(TASK INPUTS):
★ ★ ★

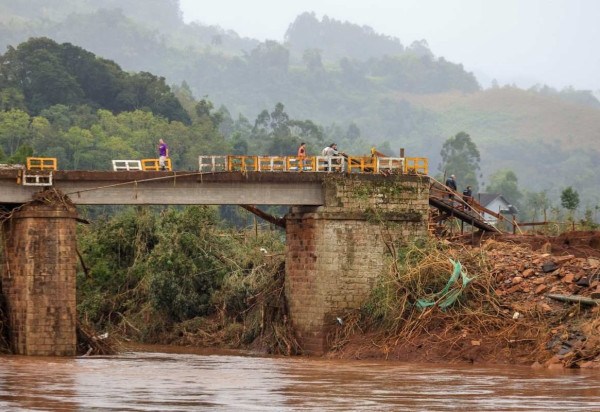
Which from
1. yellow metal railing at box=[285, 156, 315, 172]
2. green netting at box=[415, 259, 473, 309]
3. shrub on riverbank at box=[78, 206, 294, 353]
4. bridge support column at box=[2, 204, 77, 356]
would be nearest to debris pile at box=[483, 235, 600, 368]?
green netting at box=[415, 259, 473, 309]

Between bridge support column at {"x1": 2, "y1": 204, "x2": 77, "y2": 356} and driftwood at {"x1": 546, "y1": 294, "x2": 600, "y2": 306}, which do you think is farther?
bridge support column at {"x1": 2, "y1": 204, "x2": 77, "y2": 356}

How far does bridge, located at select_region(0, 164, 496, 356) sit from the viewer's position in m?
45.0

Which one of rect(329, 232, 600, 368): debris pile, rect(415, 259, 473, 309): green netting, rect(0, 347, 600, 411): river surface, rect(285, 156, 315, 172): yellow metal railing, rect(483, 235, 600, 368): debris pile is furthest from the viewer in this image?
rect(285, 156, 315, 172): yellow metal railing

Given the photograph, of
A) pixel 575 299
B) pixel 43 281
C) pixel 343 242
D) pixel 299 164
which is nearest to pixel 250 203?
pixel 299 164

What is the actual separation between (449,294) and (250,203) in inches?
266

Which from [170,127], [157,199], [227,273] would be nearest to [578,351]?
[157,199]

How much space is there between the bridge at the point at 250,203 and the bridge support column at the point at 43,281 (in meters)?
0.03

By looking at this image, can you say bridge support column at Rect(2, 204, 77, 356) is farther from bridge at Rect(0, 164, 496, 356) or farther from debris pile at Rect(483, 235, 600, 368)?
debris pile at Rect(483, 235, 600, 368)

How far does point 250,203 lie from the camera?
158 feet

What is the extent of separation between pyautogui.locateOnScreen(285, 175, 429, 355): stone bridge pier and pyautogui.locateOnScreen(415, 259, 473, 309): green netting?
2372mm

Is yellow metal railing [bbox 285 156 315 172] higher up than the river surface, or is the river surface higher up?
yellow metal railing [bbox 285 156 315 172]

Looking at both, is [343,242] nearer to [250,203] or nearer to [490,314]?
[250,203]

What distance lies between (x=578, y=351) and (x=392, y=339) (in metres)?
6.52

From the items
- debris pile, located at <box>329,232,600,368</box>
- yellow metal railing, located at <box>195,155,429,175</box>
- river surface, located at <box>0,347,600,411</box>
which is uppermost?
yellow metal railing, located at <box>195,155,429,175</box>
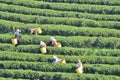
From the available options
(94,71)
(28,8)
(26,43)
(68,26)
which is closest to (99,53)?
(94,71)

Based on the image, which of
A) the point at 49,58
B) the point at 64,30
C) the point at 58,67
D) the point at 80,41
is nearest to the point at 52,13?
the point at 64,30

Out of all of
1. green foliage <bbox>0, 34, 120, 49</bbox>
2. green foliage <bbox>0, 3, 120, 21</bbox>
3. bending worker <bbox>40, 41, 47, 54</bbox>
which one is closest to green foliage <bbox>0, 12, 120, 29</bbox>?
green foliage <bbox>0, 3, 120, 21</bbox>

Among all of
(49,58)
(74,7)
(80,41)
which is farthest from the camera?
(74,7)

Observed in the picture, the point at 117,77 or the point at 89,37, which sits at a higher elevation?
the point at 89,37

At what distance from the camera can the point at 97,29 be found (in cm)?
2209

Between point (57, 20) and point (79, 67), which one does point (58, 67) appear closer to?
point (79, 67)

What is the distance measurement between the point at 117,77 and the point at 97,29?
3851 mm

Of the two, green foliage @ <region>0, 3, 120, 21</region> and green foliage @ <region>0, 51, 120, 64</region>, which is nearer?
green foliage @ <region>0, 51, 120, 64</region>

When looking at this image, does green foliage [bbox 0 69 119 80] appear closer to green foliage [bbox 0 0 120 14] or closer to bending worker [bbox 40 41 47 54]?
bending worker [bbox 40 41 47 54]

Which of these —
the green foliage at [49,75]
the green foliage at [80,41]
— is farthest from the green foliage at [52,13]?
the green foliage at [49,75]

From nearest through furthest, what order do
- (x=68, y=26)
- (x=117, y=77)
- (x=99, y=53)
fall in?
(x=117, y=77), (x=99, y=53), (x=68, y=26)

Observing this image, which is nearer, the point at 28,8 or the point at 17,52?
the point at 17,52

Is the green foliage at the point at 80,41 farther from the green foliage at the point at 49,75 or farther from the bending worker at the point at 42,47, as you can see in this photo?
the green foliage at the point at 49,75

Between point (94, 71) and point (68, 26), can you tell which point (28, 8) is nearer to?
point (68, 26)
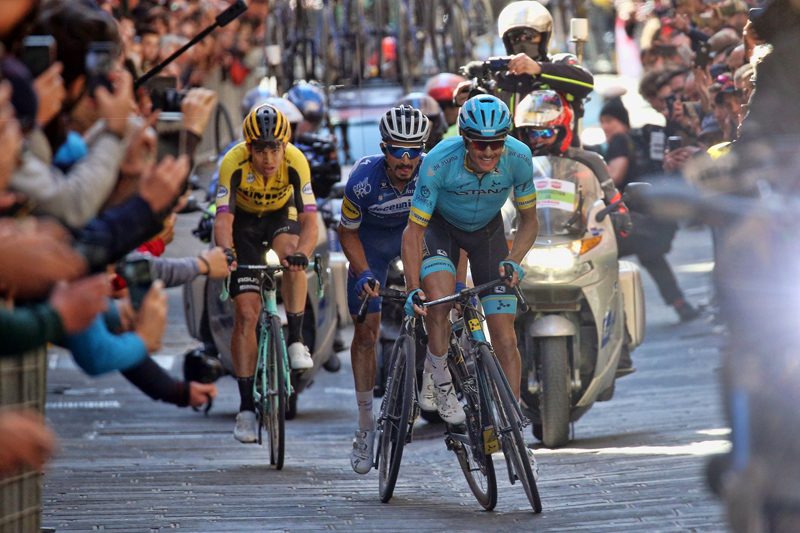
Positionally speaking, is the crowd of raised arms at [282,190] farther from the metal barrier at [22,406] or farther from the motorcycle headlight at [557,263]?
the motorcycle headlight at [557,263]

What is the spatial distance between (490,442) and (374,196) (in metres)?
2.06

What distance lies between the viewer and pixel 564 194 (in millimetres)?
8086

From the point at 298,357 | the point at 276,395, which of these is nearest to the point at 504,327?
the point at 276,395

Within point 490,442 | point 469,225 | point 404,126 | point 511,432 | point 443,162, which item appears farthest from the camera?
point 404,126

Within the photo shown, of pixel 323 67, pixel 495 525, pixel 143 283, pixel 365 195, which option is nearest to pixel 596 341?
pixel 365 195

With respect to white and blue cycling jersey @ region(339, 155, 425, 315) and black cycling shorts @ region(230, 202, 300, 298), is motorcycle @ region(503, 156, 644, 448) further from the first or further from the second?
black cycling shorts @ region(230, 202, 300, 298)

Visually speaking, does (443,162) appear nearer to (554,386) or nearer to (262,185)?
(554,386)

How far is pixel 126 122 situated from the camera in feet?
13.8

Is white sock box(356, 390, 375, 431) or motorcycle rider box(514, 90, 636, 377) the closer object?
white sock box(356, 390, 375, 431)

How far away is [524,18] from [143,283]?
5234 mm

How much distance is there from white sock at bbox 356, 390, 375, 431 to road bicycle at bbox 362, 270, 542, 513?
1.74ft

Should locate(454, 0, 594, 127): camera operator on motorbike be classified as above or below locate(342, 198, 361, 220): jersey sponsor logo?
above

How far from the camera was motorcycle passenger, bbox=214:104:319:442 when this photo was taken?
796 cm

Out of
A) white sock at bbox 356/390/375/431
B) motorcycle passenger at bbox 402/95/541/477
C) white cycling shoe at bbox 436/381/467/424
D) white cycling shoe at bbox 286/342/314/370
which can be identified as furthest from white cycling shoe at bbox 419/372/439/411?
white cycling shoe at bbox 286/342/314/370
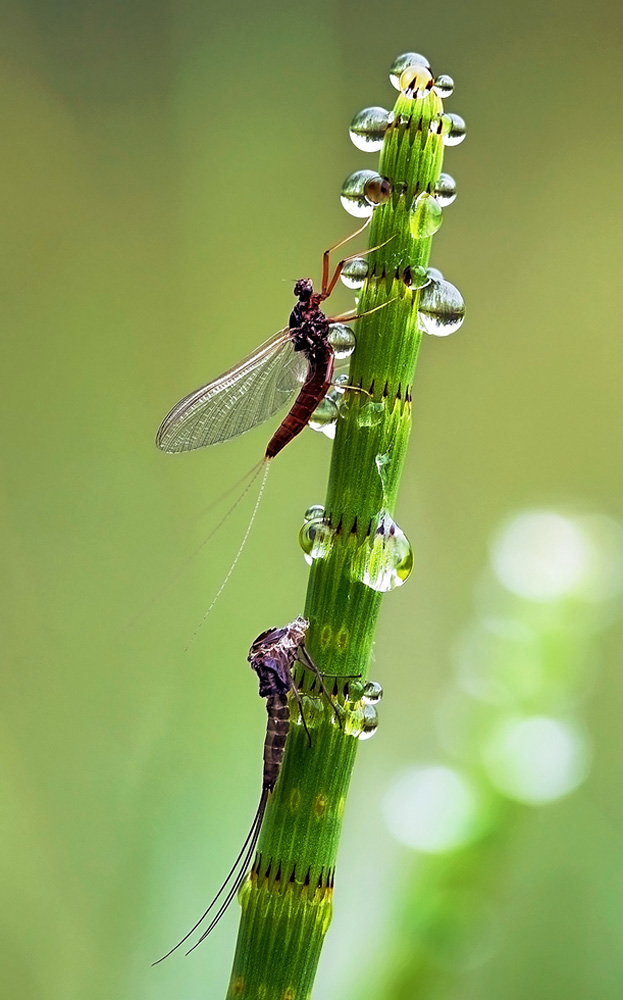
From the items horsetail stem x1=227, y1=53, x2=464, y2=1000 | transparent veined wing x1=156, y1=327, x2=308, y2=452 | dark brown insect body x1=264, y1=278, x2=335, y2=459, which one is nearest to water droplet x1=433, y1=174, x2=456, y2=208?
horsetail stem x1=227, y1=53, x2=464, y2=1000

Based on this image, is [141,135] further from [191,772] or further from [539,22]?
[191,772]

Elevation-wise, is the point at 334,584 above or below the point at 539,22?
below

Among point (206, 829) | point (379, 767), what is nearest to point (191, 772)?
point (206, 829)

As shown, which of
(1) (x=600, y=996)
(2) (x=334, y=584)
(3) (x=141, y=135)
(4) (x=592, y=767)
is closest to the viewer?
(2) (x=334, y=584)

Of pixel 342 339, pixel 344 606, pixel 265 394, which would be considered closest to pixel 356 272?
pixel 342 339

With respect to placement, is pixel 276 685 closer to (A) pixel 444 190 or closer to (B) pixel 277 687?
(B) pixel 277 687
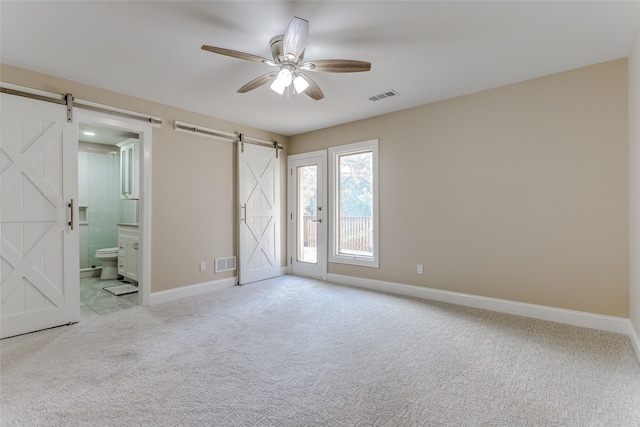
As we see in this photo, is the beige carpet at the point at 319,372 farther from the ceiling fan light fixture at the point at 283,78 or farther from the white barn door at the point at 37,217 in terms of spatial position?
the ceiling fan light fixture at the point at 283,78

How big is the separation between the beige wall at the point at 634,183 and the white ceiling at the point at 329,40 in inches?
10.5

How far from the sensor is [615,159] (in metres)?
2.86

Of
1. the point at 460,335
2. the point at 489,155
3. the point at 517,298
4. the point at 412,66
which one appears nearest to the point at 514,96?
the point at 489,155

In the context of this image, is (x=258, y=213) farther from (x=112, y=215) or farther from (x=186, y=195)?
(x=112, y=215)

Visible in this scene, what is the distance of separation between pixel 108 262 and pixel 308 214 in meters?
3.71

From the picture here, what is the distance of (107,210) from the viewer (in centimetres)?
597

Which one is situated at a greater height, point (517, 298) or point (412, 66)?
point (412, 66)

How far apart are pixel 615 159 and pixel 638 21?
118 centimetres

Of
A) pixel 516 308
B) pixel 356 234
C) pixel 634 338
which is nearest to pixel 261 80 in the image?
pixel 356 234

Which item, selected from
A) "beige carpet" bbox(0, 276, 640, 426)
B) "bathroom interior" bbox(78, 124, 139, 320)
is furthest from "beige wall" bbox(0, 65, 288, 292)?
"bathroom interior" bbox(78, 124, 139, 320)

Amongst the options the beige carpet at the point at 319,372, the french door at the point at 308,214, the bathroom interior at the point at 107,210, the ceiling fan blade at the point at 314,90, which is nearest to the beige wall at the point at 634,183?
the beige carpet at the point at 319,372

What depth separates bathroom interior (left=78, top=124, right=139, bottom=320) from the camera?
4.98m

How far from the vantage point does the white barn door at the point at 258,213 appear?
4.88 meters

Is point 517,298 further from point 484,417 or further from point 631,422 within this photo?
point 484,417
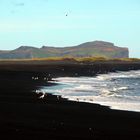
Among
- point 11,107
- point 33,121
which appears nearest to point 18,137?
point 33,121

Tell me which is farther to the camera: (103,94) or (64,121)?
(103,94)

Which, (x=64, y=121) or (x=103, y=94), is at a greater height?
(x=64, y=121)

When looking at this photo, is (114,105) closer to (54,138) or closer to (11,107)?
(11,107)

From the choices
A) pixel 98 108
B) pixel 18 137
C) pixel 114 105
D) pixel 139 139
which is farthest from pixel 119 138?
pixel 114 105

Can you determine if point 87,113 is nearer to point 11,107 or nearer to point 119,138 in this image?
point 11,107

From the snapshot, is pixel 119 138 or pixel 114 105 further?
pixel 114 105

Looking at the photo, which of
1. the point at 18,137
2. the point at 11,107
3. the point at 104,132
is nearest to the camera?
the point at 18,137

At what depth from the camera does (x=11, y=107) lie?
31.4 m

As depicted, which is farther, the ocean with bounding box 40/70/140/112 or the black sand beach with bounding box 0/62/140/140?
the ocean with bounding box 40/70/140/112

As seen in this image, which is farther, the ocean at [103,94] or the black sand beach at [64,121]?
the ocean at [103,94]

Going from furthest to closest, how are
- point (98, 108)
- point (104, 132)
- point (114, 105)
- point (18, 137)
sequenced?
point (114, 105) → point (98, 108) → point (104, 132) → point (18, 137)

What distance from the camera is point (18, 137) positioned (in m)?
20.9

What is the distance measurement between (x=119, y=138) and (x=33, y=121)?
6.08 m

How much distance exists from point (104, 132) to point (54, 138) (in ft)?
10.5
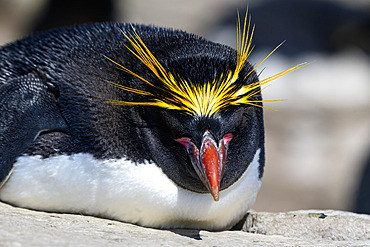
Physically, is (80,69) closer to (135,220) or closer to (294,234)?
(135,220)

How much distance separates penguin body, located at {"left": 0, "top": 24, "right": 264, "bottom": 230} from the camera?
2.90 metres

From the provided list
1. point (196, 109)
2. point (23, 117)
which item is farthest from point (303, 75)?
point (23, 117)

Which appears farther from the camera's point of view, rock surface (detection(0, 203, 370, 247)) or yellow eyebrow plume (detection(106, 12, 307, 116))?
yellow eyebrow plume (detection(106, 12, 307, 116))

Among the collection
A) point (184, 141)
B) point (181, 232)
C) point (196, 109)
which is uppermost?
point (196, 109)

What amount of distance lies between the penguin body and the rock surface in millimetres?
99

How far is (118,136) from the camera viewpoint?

★ ★ ★

(TASK DIRECTIONS): Quote verbatim the lines of the entries beginning with the line that contains "How far from the vantage" and ending after the line that contains "2.90 metres". Leave the picture lines out of your answer.

(WRITTEN RESPONSE):
How far from the vantage point does the white barn door at the point at 258,213 appear?
4.88 meters

Is point 517,298 further from point 484,417 or further from point 631,422 within this photo?
point 484,417
Among
- point 11,107
- point 33,121
which appears nearest to point 18,137?
point 33,121

Tell me which is farther to the camera: (103,94) or (64,121)?
(103,94)

Which, (x=64, y=121) or (x=103, y=94), is at a greater height?
(x=64, y=121)

When looking at this photo, is (114,105) closer to (54,138) or closer to (11,107)?
(11,107)

From the choices
A) pixel 98 108
B) pixel 18 137
C) pixel 114 105
D) pixel 139 139
which is farthest from pixel 119 138?
pixel 114 105

Can you determine if point 87,113 is nearer to point 11,107 or nearer to point 119,138 in this image?
point 11,107

From the snapshot, is pixel 119 138 or pixel 114 105 further?
pixel 114 105

Looking at the photo, which of
1. the point at 18,137
2. the point at 11,107
3. the point at 104,132
is nearest to the camera?
the point at 18,137

At what depth from the camera does (x=11, y=107) lie?
31.4 m

As depicted, which is farther, the ocean with bounding box 40/70/140/112 or the black sand beach with bounding box 0/62/140/140?
the ocean with bounding box 40/70/140/112

As seen in this image, which is farther, the ocean at [103,94] or the black sand beach at [64,121]?
the ocean at [103,94]

Going from furthest to closest, how are
- point (98, 108)
- point (104, 132)
- point (114, 105)
- point (18, 137)
sequenced?
point (114, 105) → point (98, 108) → point (104, 132) → point (18, 137)

What distance from the camera is point (18, 137) positioned (in m)?
20.9

What is the distance measurement between (x=119, y=138) and (x=33, y=121)?
6.08 m

How much distance exists from point (104, 132) to point (54, 138) (in ft)?
10.5
Physically, is (80,69) closer to (135,220) or closer to (294,234)?
(135,220)

How much distance separates penguin body, located at {"left": 0, "top": 24, "right": 264, "bottom": 230} from the camera?
2.90 metres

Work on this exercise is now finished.